Among the entries below, count the lines that contain the word "https". Write down only the total.
::::::
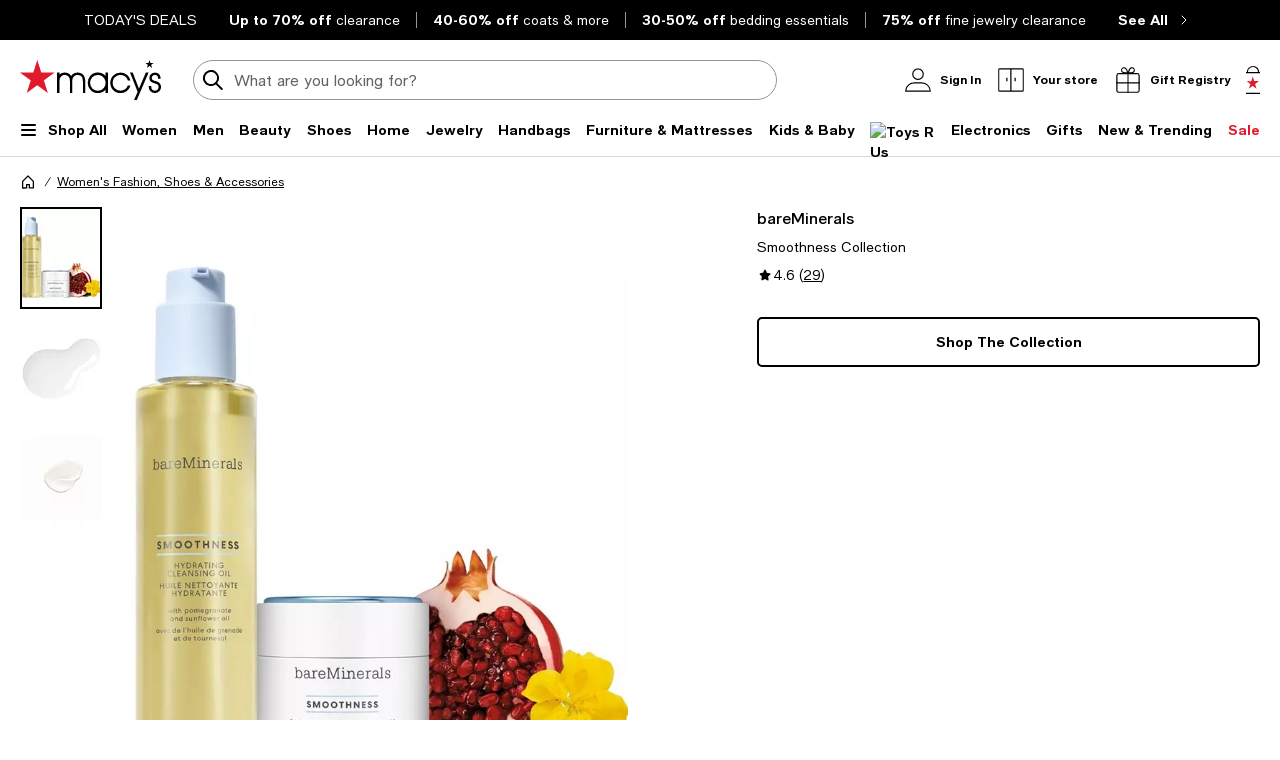

--- FILE ---
content_type: text/html; charset=utf-8
request_url: https://www.google.com/recaptcha/api2/aframe
body_size: 265
content:
<!DOCTYPE HTML><html><head><meta http-equiv="content-type" content="text/html; charset=UTF-8"></head><body><script nonce="dwK24-rATLTQSWuPlmUrTQ">/** Anti-fraud and anti-abuse applications only. See google.com/recaptcha */ try{var clients={'sodar':'https://pagead2.googlesyndication.com/pagead/sodar?'};window.addEventListener("message",function(a){try{if(a.source===window.parent){var b=JSON.parse(a.data);var c=clients[b['id']];if(c){var d=document.createElement('img');d.src=c+b['params']+'&rc='+(localStorage.getItem("rc::a")?sessionStorage.getItem("rc::b"):"");window.document.body.appendChild(d);sessionStorage.setItem("rc::e",parseInt(sessionStorage.getItem("rc::e")||0)+1);localStorage.setItem("rc::h",'1768758752684');}}}catch(b){}});window.parent.postMessage("_grecaptcha_ready", "*");}catch(b){}</script></body></html>

--- FILE ---
content_type: text/css
request_url: https://assets.macysassets.com/app/navigation-wgl/2.412.5/app/navigation-wgl/static/css/Nav_MobileNavContent.7cbac25a0894799f8051.css
body_size: 1025
content:
.button[data-v-dfa95988]{font-weight:500;height:34px;padding:0 9px}.hnf-account-info{flex:1}.hnf-separator{color:silver}.category-text[data-v-3df0c5d6]{display:flex;line-height:1.5rem;overflow:hidden;text-align:left;text-overflow:ellipsis;white-space:normal;width:calc(100% - 40px)}.category-text[data-v-3df0c5d6] img{vertical-align:top}.category-button[data-v-3df0c5d6]{cursor:pointer;width:100%}.sub-categories ul{gap:16px}.sub-categories .categories-list--account li:last-child{border-top:1px solid silver;margin-top:.625rem;padding-top:1.625rem}.registry-info .hnf-occasions[data-v-cd48f7ae]{border-bottom:1px solid silver}.registry-info .hnf-registry-info+.hnf-registry-info[data-v-cd48f7ae]{border-top:1px solid silver;margin-top:1.5rem!important}.registry-info ul[data-v-cd48f7ae]{gap:16px}.weight{font-weight:500}.category-button{cursor:pointer;width:100%}.shipping-to[data-v-1b5ddbba]{height:24px}.category-button[data-v-1b5ddbba]{cursor:pointer;width:100%}span[data-v-1b5ddbba]{margin-left:3px}.service-links .hnf-service-links[data-v-2a8f0346]{gap:12px}.button-back[data-v-508f67c2]{background-color:#fff;border-bottom:1px solid silver;border-radius:0;height:71px;padding-left:24px;position:sticky;top:0;width:100%;z-index:2}.button-back .icon[data-v-508f67c2]{bottom:24px;left:0;position:absolute;top:24px}@media print,screen and (max-width:63.99875em){.button-back[data-v-508f67c2]{align-items:center;background-color:#e6e6e6;border:0;display:flex;padding-left:35px;position:relative}.button-back h5[data-v-508f67c2]{font-size:.875rem;font-weight:700;letter-spacing:-.14px;line-height:1.1875rem}}.mobile-nav-top[data-v-2bc69d43]{padding:0 16px 0 20px}.mobile-nav-top .grid-x[data-v-2bc69d43]{height:71px}.mobile-nav-top .title .line1[data-v-2bc69d43]{font-size:.75rem;font-weight:700;line-height:1.25rem}.mobile-nav-top .title .line2[data-v-2bc69d43]{font-size:1.125rem;font-weight:500;line-height:1.375rem}.mobile-nav-top .search-wrapper[data-v-2bc69d43]{display:flex;height:71px}.mobile-nav-top .search-wrapper>div[data-v-2bc69d43]{width:104px}.better-transition-group .transition-panel{transform:translateX(0);width:100%}.collapse .better-transition-group .transition-panel{animation-duration:.3s;animation-fill-mode:both;animation-name:menuSlideRight}.expand .better-transition-group .transition-panel{animation-duration:.3s;animation-fill-mode:both;animation-name:menuSlideLeft}@keyframes menuSlideRight{0%{transform:translateX(-100%);visibility:hidden}to{transform:translateX(0);visibility:visible}}@keyframes menuSlideLeft{0%{transform:translateX(100%);visibility:hidden}to{transform:translateX(0);visibility:visible}}button[data-v-5d523ced]{width:100%}.chevron-icon[data-v-5d523ced]{margin-left:auto}.operation-hours.time[data-v-5d523ced]{text-transform:lowercase}span.store-open[data-v-5d523ced]{color:#008053}.store-name[data-v-5d523ced]{max-width:200px;overflow:hidden;text-align:left;text-overflow:ellipsis;white-space:nowrap}.store-info-hours[data-v-5d523ced]{text-align:left}span.store-closed[data-v-5d523ced]{color:#e01a2b}.operation-hours[data-v-5d523ced]{color:#000;font-size:.75rem;font-weight:400;letter-spacing:0;line-height:1.125rem;text-transform:none}.service-link ul.hnf-service-links[data-v-39799b5e]{gap:12px}.transform-account[data-v-39911ab4]{text-transform:capitalize}button[data-v-39911ab4]{cursor:pointer}.mobile-nav-back[data-v-39911ab4]{margin-left:4px}.mobile-nav-header[data-v-39911ab4]{border-bottom:1px solid silver}.mobile-nav-header--enhanced[data-v-39911ab4]{border:none;padding-bottom:8px}.mobile-nav-header .mobile-nav-header__title h5[data-v-39911ab4],.mobile-nav-header .mobile-nav-header__title h6[data-v-39911ab4]{align-items:center;display:flex;font-weight:500}ul[data-v-5258d644]{gap:16px}.body-content[data-v-5258d644]{padding:0 16px 36px 20px;position:relative}@media print,screen and (min-width:64em){.mobile-nav-content .body-content[data-v-5258d644]{padding:8px 48px 56px}}.top-content{background-color:#e6e6e6;height:71px}.top-content--white-bg,.top-content--white-bg .button-back{background-color:#fff}@media print,screen and (min-width:64em){.mobile-nav-content .category-button:hover span,.mobile-nav-content .category-link:hover{text-decoration:underline}}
::::::
## Expected answer
3